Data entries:

╔══

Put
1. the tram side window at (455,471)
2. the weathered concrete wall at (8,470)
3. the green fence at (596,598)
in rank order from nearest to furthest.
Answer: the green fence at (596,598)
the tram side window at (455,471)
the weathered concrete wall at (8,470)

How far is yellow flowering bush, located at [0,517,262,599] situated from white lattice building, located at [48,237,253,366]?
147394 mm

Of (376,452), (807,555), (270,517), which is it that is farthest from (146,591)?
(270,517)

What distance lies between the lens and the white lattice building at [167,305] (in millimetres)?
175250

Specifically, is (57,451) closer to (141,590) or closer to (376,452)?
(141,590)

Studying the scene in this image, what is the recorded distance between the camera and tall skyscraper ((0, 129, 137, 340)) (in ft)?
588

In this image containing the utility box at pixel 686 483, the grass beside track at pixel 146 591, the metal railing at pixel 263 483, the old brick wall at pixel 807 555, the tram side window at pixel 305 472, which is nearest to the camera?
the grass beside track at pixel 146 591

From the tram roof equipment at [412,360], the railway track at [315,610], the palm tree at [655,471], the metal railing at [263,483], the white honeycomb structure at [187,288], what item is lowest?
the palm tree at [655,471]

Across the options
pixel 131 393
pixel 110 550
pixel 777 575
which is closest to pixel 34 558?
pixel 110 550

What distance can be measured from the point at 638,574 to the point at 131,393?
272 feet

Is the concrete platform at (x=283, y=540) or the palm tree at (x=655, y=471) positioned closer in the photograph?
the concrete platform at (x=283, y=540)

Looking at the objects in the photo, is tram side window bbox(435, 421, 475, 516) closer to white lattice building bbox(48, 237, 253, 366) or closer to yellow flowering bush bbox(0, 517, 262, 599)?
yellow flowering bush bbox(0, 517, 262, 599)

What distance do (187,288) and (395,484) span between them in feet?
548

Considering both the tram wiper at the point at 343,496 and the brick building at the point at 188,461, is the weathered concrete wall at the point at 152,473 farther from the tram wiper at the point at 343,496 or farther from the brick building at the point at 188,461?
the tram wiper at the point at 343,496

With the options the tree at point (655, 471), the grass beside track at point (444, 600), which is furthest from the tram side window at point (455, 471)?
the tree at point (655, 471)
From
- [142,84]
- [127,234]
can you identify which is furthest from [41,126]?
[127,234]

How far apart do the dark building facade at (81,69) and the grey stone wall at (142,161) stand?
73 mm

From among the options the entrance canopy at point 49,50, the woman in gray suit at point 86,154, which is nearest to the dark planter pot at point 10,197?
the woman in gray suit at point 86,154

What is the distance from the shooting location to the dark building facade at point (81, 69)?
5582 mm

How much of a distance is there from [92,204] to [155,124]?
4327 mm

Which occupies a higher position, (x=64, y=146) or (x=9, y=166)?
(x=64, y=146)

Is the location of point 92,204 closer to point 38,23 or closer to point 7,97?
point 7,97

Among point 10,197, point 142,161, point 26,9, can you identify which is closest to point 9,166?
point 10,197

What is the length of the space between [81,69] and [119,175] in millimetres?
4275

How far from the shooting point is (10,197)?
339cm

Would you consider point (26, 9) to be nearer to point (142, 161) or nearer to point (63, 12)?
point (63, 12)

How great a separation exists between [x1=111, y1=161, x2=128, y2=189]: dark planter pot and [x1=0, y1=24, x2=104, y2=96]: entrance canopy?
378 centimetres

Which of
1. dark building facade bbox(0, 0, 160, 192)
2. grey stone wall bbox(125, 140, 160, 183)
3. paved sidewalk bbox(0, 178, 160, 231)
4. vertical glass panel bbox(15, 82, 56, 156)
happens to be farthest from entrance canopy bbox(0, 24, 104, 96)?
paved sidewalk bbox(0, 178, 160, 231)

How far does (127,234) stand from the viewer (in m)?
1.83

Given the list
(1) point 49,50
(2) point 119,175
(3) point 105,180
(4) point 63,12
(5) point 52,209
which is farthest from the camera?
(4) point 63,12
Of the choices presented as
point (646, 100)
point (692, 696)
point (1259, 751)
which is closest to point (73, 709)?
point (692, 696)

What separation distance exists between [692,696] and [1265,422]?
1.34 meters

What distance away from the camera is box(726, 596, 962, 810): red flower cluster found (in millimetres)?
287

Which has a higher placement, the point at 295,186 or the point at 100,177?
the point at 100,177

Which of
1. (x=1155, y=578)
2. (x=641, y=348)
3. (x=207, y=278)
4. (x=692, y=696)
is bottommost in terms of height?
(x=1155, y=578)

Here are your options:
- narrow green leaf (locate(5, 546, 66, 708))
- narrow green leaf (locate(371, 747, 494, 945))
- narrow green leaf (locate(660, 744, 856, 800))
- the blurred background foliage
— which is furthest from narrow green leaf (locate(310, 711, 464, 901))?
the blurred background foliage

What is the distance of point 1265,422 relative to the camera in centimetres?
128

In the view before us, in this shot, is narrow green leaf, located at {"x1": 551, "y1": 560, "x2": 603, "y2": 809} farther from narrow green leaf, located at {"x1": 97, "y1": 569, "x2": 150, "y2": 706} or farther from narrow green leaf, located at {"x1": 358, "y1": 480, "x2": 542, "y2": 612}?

╚══

◆ WRITTEN PROBLEM: Copy the items from the line with "Which occupies a" up to and including the line with "378 centimetres", changing "entrance canopy" to "front awning" and leaving everything else the same.

◆ OUTPUT FOR THIS EXERCISE:
Which occupies a higher position, (x=64, y=146) or (x=9, y=166)?
(x=64, y=146)

Is the location of point 92,204 closer to point 38,23 or closer to point 7,97?
point 7,97

Among point 10,197, point 142,161, point 26,9, can you identify which is closest to point 9,166?
point 10,197

What is the length of the space between [81,69] and [119,175] in millimetres?
4275

How far from the shooting point is (10,197)?
339cm

Would you consider point (26, 9) to be nearer to point (142, 161) or nearer to point (63, 12)?
point (63, 12)

How great a separation exists between [x1=111, y1=161, x2=128, y2=189]: dark planter pot and [x1=0, y1=24, x2=104, y2=96]: front awning?
378 centimetres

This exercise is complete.